▸ TASK DIRECTIONS: Word-for-word transcription: reproduce all of the data, but not the pictures.

▸ SUPPLIED DATA:
• • • • • • •
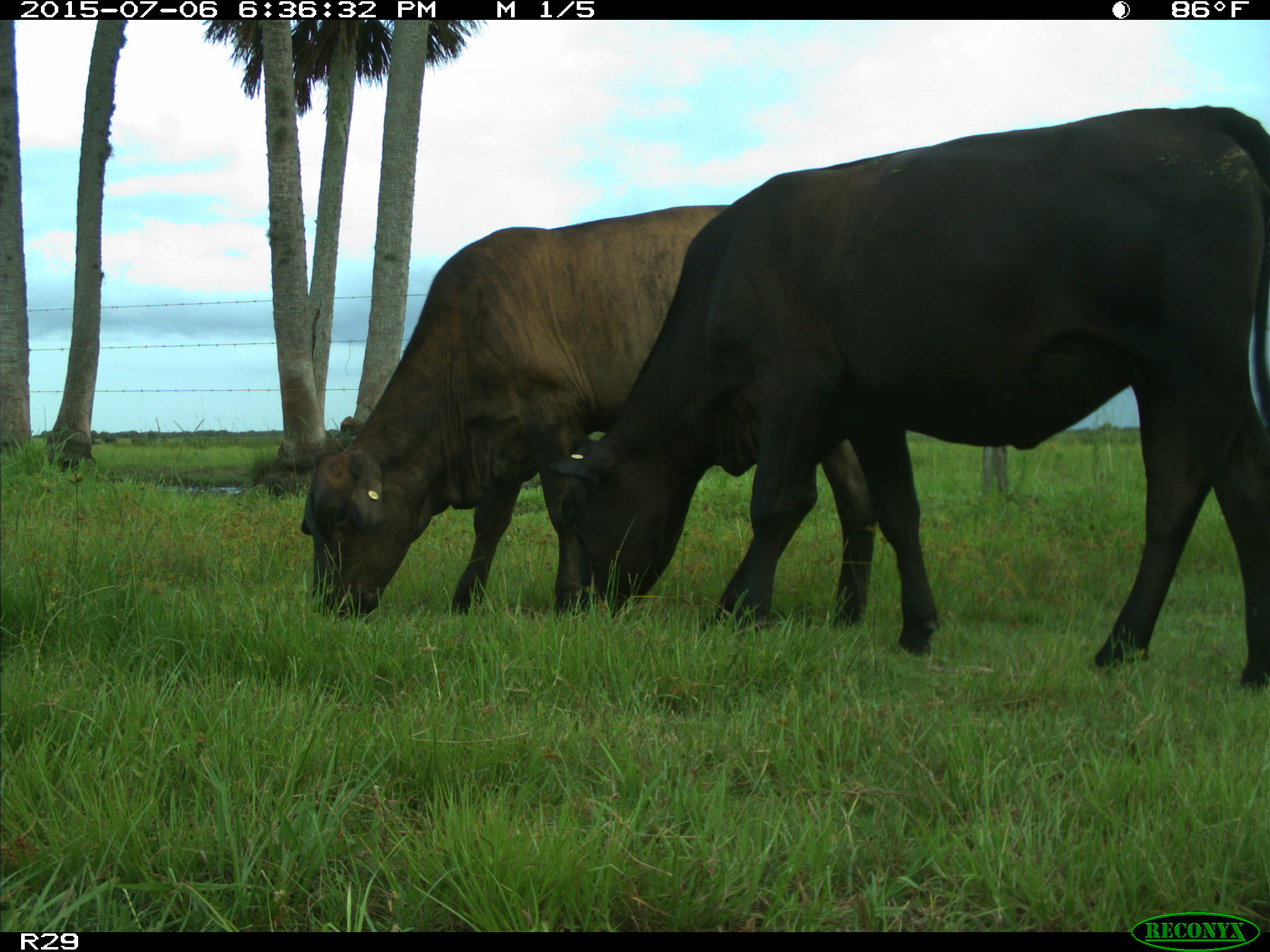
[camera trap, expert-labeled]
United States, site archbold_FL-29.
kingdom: Animalia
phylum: Chordata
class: Mammalia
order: Artiodactyla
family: Bovidae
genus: Bos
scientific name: Bos taurus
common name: domestic cow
Bos taurus (domestic cow).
• • • • • • •
▸ ANSWER SECTION:
[camera trap, expert-labeled]
United States, site archbold_FL-29.
kingdom: Animalia
phylum: Chordata
class: Mammalia
order: Artiodactyla
family: Bovidae
genus: Bos
scientific name: Bos taurus
common name: domestic cow
Bos taurus (domestic cow).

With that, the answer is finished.